_Problems and tasks_:
1 – Answer these questions from the excerpt about porters on the Inca Trail:
(a) How many active porters does Alberto say work on the Inca Trail?
(b) For how many years has the Classic Inca Trail been operating?
(c) What was the Porter Voice Collective's very first initiative to elevate porter voices?
2 – Extend the excerpt about porters on the Inca Trail by writing what follows its last sentence.

According to Alberto, there are 4,000 active porters on the Inca Trail. In his town of Huilloc and the surrounding vicinity, there are 500 porters and their families living there. Alberto notes that Huilloc was where the first porters of the Inca Trail originated from. And to this day, the region remains the hub for porters for Peru’s trekking tourism industry.
As the leader of the Federacion, he is concerned about the ongoing issues on the trails for the porters. His vision is to create a trekking organization that is run completely by the porters themselves, all of whom will be from his village of Huilloc and the surrounding areas. In conjunction, he would want the organization to jointly create a collective for the porters’ wives who are weavers in this community; thereby creating a trekking and weaving organization that will sustain jobs for both porters and their wives on a long-term basis. In that manner, the community will have its own form of sustainable tourism owned and operated by the locals themselves.
KM 82: The Porter Voices of Peru’s Camino Inca
The Porter Voice Collective’s very first initiative to elevate porter voices was the documentary KM 82: The Porter Voices of Peru’s Camino Inca, a film dedicated to amplifying the lived experiences of porters and bringing long-overlooked injustices to light on Peru’s Classic Inca Trail. This documentary laid the foundation for what would become a global advocacy movement.
Alberto Huaman Huamanhuillca, President of the Federacion de Porteadores del Camino Inka
The Classic Inca Trail has been operating for 50 years and yet the same poor working conditions exist.
Tourists have been accustomed to think that simply because the porters have “jobs” that this is good enough. Will you happily work as a porter with substandard working conditions? Or will you aim to have a higher morale in your workplace?
Listen to Alberto, the president of the Porters Associatin in Cusco, Peru. He shares his first hand experience as a porter. Ask yourself how you can help change this trekking industry to transform itself into a more humane working environment. Being silent or complacent is only contributing further to the ongoing exploitation of porters within the trekking tourism industry. Make a choice to be part of the solution – listen, celebrate, amplify and elevate the porters’ voices.
By Scott Montgomery / Galactivate / The Porter Voice Collective
KM 82: A message from the Porter Federation
The government and companies have created divisions within the Porter Federation to weaken their ability to fight for better conditions. Now, the leaders of the Federation are working to unite all the porters. Here, one of the leaders, Wenceslao Condori, invites the porters to unite and work together. He is joined by the Porter President, Alberto Huaman, Samuel (regional leader), Sergio and Juana. The porters are looking forward to a global partnership with tourists and organizations worldwide to elevate their voices and create industry-wide changes. KM 82 is making that happen.

_Information shown_:
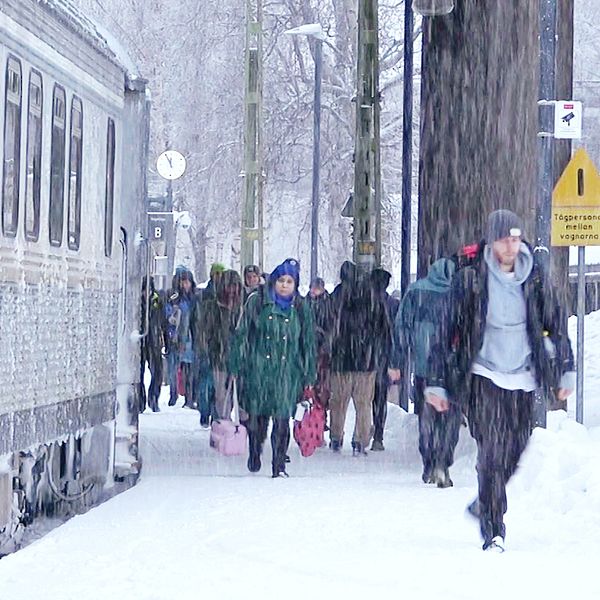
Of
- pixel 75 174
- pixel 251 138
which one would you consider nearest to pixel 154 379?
pixel 251 138

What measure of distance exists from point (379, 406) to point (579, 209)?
3.21 meters

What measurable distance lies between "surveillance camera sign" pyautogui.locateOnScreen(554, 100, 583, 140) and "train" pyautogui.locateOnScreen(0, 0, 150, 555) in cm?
290

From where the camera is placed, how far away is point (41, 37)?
1116cm

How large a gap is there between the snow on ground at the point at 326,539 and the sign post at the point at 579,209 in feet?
4.31

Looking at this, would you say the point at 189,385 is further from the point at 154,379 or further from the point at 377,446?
the point at 377,446

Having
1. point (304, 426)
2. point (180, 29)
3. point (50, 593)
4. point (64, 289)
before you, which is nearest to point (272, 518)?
point (64, 289)

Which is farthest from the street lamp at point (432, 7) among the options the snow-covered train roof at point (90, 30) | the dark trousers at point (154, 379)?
the dark trousers at point (154, 379)

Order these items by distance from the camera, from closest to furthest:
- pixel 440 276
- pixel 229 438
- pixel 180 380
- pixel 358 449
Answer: pixel 440 276 < pixel 229 438 < pixel 358 449 < pixel 180 380

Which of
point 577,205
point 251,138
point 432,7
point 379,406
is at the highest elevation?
point 251,138

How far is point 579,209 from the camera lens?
609 inches

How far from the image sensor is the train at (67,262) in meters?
10.5

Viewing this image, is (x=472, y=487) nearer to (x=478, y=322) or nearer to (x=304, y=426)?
(x=304, y=426)

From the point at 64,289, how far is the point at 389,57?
3087cm

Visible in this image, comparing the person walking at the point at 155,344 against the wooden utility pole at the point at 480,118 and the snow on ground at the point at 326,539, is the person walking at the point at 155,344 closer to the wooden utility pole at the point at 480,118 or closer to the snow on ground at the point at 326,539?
the wooden utility pole at the point at 480,118
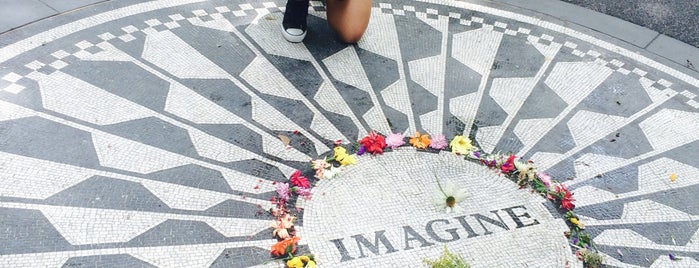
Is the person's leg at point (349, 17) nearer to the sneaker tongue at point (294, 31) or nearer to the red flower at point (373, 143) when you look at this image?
the sneaker tongue at point (294, 31)

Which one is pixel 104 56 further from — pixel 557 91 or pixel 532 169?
pixel 557 91

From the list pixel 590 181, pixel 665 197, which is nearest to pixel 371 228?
pixel 590 181

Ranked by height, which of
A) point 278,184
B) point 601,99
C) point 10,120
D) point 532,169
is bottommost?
point 10,120

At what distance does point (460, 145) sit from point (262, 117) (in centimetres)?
202

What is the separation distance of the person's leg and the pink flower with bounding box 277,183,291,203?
2600 mm

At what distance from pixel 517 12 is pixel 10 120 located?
6456 mm

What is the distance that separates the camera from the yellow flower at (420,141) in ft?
19.5

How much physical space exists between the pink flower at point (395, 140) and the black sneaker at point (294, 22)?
203 cm

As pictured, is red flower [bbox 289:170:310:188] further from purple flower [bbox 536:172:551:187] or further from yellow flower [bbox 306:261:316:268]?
purple flower [bbox 536:172:551:187]

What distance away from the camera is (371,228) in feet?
16.4

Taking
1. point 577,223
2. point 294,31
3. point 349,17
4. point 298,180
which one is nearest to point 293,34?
point 294,31

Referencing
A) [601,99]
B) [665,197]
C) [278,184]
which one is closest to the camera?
[278,184]

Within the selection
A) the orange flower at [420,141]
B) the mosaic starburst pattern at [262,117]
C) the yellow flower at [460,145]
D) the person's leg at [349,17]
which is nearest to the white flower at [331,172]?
the mosaic starburst pattern at [262,117]

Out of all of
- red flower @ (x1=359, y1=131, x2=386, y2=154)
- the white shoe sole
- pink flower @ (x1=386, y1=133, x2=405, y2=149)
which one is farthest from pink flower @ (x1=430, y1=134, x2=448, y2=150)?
the white shoe sole
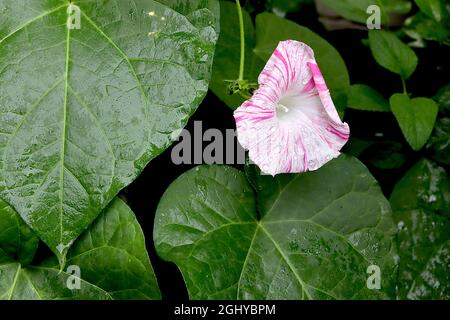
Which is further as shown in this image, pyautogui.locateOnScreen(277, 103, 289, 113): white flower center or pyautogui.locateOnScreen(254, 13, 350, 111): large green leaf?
pyautogui.locateOnScreen(254, 13, 350, 111): large green leaf

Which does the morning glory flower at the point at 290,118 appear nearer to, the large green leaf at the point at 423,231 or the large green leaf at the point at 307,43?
the large green leaf at the point at 307,43

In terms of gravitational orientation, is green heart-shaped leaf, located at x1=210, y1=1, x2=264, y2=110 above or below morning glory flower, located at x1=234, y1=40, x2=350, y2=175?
above

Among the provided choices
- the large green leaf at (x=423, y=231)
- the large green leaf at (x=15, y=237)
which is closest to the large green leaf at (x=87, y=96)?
Result: the large green leaf at (x=15, y=237)

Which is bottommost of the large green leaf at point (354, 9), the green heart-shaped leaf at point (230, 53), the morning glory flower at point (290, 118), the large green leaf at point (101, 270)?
the large green leaf at point (101, 270)

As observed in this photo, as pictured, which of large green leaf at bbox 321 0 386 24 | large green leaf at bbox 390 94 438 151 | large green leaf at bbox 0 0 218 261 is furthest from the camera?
large green leaf at bbox 321 0 386 24

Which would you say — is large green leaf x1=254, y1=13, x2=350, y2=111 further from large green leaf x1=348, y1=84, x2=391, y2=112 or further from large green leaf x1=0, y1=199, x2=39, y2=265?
large green leaf x1=0, y1=199, x2=39, y2=265

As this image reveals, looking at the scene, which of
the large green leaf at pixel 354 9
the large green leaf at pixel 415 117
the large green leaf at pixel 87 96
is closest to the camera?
the large green leaf at pixel 87 96

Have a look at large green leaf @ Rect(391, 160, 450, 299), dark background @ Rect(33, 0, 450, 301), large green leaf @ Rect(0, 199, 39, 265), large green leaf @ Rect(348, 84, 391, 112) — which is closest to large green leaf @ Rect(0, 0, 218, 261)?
large green leaf @ Rect(0, 199, 39, 265)
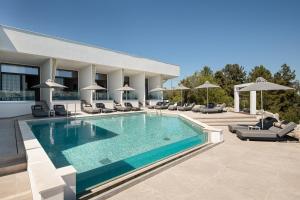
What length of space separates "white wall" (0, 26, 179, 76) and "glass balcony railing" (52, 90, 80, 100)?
3.14 metres

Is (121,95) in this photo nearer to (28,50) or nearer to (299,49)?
(28,50)

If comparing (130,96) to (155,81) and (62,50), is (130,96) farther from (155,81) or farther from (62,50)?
(62,50)

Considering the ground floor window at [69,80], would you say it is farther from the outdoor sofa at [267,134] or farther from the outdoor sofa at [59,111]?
the outdoor sofa at [267,134]

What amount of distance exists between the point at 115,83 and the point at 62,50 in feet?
23.6

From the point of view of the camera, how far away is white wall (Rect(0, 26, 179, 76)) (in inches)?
488

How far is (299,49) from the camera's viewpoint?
2223 centimetres

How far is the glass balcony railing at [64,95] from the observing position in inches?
619

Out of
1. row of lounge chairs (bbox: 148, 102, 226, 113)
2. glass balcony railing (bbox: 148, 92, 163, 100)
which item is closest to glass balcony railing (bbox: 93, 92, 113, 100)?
row of lounge chairs (bbox: 148, 102, 226, 113)

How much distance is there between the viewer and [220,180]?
135 inches

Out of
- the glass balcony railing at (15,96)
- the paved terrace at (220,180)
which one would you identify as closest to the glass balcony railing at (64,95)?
the glass balcony railing at (15,96)

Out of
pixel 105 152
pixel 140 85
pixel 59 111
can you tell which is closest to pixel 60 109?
pixel 59 111

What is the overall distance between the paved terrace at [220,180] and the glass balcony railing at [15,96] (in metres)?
12.1

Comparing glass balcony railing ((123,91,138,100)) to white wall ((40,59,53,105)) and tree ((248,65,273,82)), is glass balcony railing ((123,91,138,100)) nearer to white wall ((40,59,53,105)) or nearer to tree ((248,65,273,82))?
white wall ((40,59,53,105))

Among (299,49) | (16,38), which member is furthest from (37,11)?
(299,49)
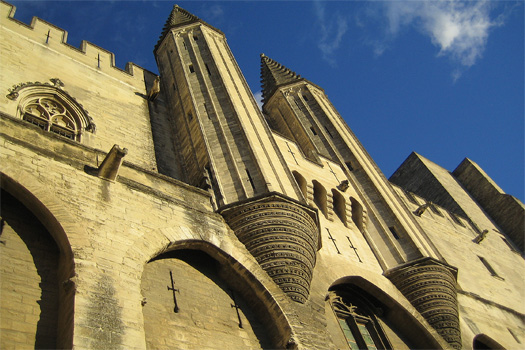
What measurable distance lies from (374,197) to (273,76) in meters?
7.27

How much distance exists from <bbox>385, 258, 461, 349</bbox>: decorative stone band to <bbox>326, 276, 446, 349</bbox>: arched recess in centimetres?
34

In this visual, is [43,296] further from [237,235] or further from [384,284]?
[384,284]

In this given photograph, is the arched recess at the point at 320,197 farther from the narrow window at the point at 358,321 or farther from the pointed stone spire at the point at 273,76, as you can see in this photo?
the pointed stone spire at the point at 273,76

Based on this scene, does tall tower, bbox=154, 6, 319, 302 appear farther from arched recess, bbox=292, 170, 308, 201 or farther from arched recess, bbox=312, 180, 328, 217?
arched recess, bbox=312, 180, 328, 217

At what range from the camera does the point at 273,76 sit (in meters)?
18.8

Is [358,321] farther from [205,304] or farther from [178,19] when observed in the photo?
[178,19]

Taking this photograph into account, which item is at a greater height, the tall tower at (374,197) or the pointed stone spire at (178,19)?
the pointed stone spire at (178,19)

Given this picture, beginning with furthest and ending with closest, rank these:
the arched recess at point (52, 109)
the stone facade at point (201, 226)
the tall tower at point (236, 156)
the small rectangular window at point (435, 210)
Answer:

_Results of the exercise_:
1 –
(a) 4,000
(b) 50 years
(c) The documentary KM 82: The Porter Voices of Peru's Camino Inca

2 –
Bribery & Corruption Rule on the Camino Inca
In a 2012, a documentary called Porters of the Inca Trail, the porters have voiced out their concerns regarding the bribery that occurs at the weighing station that the government oversees. The practice of overloading porters on the Inca Trail beyond the 25 kg limit remains the standard practice today with many companies getting away with this practice of cutting costs at the expense of the porters. With no real accountability on companies and the bribery that occurs, porters are left without much choice. We as tourists can advocate for more controls, regulations and monitoring of these practices with a clear set of punitive action on companies who violate such laws. As responsible tourists, we can make the Inca Trail experience much more meaningful by advocating for changes that will elevate the rights and welfare of the porters.
Video Credit: Porters of the Inca Trail (2012) by Gabriel Manrique & Michael Lundin
Emiliano from Huilloc Alto: Porters Barred from Entry to Machu Picchu
It is a myth that porters who work on the 4 day Classic Inca Trail get to enter Machu Picchu while working as a porter on the trail. While tourists enter Machu Picchu on day 4 via the famous sun gate, all porters MUST descend down the mountain from the last campsite and take the train back to Ollantaytambo. In fact, they are not allowed to enter Machu Picchu while on the job. So, most, if not all porters do NOT see Machu Picchu despite working as a porter for 1, 5, 10, 20 or more years.
This is yet another form of discrimination against the porters, most of whom are from Quechua communities. Machu Picchu is intertwined with the heritage and culture of the Quechua people. To bar them and never see their own national tressure deprives them of their own connection to their heritage. To have the rest of the world see Machu Picchu but bar those who have direct historical ties to the place to experience it is illogical and unfair.
Gregoria Jaimes Pauccar, Chinchero-cuper alto
The existence of women porters in the trekking tourism industry is a recent phenomenon. In Peru, women like Gregoria started out as a porter in 2016. She works on the Huchuy Qosqo trail alongside mostly Quechua women in the region. Portering adds income for these women. The work itself (carrying the load) is not the biggest challenge. It’s the “machismo” that has to change. The mentality is slowly changing.
Tourists can help by asking operations for the inclusion of women in the industry. Demanding change collectively will get us to equity and inclusion in the industry much faster. Will you join us in creating the inclusion of women in this industry?
Listen, celebrate, amplify and elevate the voices of women porters.
Porter Interview: Porters Still Sleep in Dining Tents, Toilets, and Caves
This porter wishes to hide his identity given the threats of being refused work by companies and the risk of being chastised by his fellow porters. From this video, you’ll learn that porters continue to sleep in dining and kitchen tents, in the dirty toilets along the trail, under the tree or even caves.
Why? Because companies don’t provide sleeping tents as a standard of practice on the trail. Porters are assigned to sleep in dining or kitchen tents which don’t have ground cover and are typically overcrowded (at times 10 or more people in it). To buy tents for porters would add to the business costs.
In a for profit industry where accountability is lacking, companies can easily cut costs by refusing to provide sleeping tents to porters. As tourists, you can demand that companies begin providing tents on the Inca Trail.